Provided passage:
= = =

You have a reference for this statement?
 
  • #10
There are multiple factors which determine bond length.
In comparing oxygen and nitrogen, you also have to consider that p-orbitals in oxygen are smaller than in nitrogen as the p electrons are not very efficient in screening each other from the nuclear charge which is higher in oxygen than in nitrogen.
 
  • #11
DrDu said:
You have a reference for this statement?
No, I take it back, the (π) bonding is the second factor shortening the bond.

Also these bonds are shortening because of more (s) character hybridisation AND more bonding electrons:
Code:
N-N (sp3) 0.146 nm
N=N (sp2) 0.12 nm
N≡N (sp) 0.11 nm

O-O (sp3) 0.148 nm
O=O (sp2) 0.121 nm

I don't understand one thing that could vindicate the (2s)-(2p) energy gap effect on hybridisation:
because the 3s-3p energy gap is large, hybridization of the orbitals costs too much energy, so bonding occurs primarily between the hydrogens and "pure" sulfur p-orbitals
N has a small energy difference between the 2s and 2p orbitals, so it's not a great energy penalty to hybridize and form sp3 hybrids to both hold the lone pair and form the bonds -- indeed, the overlap is stronger with the hybrids, the bonds are stronger, so you get a big benefit by doing so. But not tue with P. P-H is weaker than N-H, so the benefit to the bonds you can get from hybridization is reduced. P is bigger, Hs farther apart, steric benefit by avoiding steric repulsion is also reduced. The s-p gap is much much greater in P, so the energy penalty to hybridize is greater -- moving the lone pair out of a pure s into an ap3 hybrid isn't worth it. So you don't hybridize. PH3 uses three atomic p orbitals for bonds, keeps a (nearly) 90º angle, and puts the LP in a pure s orbital. As and Sb same argument but moreso.

= = =

Source material:
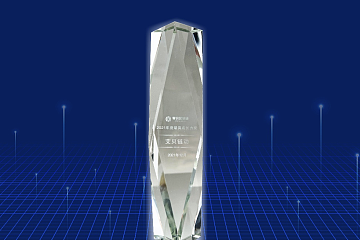 产业区块链正当时，艾贝链动荣获2021零识区块链年度榜单最具成长力奖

= = =

Questions to answer:
**A.** Repeat the bond-length thread word for word, everything from "In comparing oxygen" down to "than in nitrogen.".
**B.** Based on the bond-length thread, decide whether each statement is true. For each one, answer yes or no and quote the words that settle it. (i) The N≡N bond is listed at 0.11 nm. (ii) P-H is said to be stronger than N-H. (iii) PH3 keeps a bond angle of nearly 90º.
**C.** List every bond in the bond-length thread's code block, with the length given for each.
The lines after the bond-length thread have no role in what you are asked to do.

Solutions per task:
**A.**
In comparing oxygen and nitrogen, you also have to consider that p-orbitals in oxygen are smaller than in nitrogen as the p electrons are not very efficient in screening each other from the nuclear charge which is higher in oxygen than in nitrogen.

**B.**
(i) Yes: "N≡N (sp) 0.11 nm"
(ii) No: "P-H is weaker than N-H"
(iii) Yes: "keeps a (nearly) 90º angle"

**C.**
N-N (sp3): 0.146 nm
N=N (sp2): 0.12 nm
N≡N (sp): 0.11 nm
O-O (sp3): 0.148 nm
O=O (sp2): 0.121 nm